_TASK REQUIREMENTS_
**a.** Summarize the decompilation walkthrough in two sentences.
**b.** In the decompilation walkthrough, how many times does the loop above the hex-encoding code run?

======== EXCERPTED PASSAGE

Doing a Google search, I found a reference to the Crystal programming language. Not particularly useful but helpful to have a better understanding of what I am working with.

decompilation

Opening the binary in Ghidra, I found a __crystal_main function which I believe to contain the main code responsible for the program. And this function has more than 1500 lines of pseudocode…

But for compiled languages like this (Rust, Go, etc), most of the code is normally just checking for exceptions, thread management, garbage collection, basically things that are irrelevant to the program. So the job here is to identify parts of code that matter.

At this point, my idea of the program looks like this

void main() {
    input_flag = argv[0];
    input_key = int(argv[1]);

    ...
}

i.e. no idea what it is doing.

Before attempting to reverse the program, I first identified the variables that contain my inputs and renamed them, in order to easily recognize while reversing later.

printing output

First thing I did was to identify where the output was printed, because any code after that would definitely be useless. Because the binary was not stripped, I was able to easily find the line that was responsible for printing the output.

Now the program looks like this

void main() {
    input_flag = argv[0];
    input_key = int(argv[1]);
    
    ...

    print(output);
}

hex encoding

Right above the line of printing the output, there is a loop that contains around 1000 lines. I placed breakpoints at various points around and within that loop, while monitoring the memory.

Apparently before the loop, the raw form of the output (before hex-encoding it) is already present in memory. Turns out this loop is responsible for hex-encoding the output.

void main() {
    input_flag = argv[0];
    input_key = int(argv[1]);
    
    ...

    output = hex_encode(encrypted);
    print(output);
}

After realizing this, I am down to less than 500 lines of decompilation output.

encryption routine

Above the hex-encoding code is another loop, which runs for 16 times.

void main() {
    input_flag = argv[0];
    input_key = int(argv[1]);
    
    ...

    for (int i = 0; i < 16; ++i) {
        ...
    }

    output = hex_encode(encrypted);
    print(encrypted);
}

At the bottom of the loop, there was a loop that performs byte-by-byte xor of two strings, then another loop that reverses the result and stores it in another string.

Once again, setting a breakpoint there and monitor the program memory, I found out that my input flag was part of the xor routine, and after being xored, the string was reversed.

void main() {
    input_flag = argv[0];
    input_key = int(argv[1]);
    
    ...

    for (int i = 0; i < 16; ++i) {
        ...

================
======== SUPPLIED INFORMATION

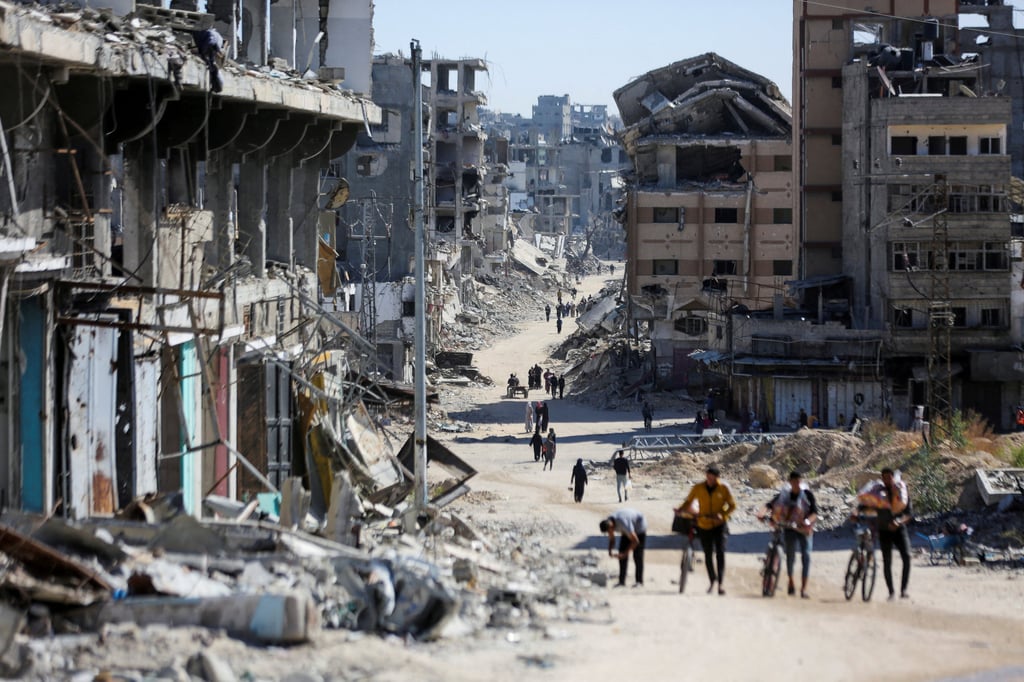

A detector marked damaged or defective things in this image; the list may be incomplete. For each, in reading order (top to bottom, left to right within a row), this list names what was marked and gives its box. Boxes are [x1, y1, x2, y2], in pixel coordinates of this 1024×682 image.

================

_COMPLETED EXERCISE_
**a.** The author opened the binary in Ghidra, found a __crystal_main function with more than 1500 lines of pseudocode, and began narrowing it down by renaming the variables holding the inputs and locating the line that prints the output. Using breakpoints while monitoring memory, the author found that a loop of about 1000 lines hex-encodes the output, and that a loop above it running 16 times xors the input flag byte by byte and then reverses the result.

**b.** 16 times.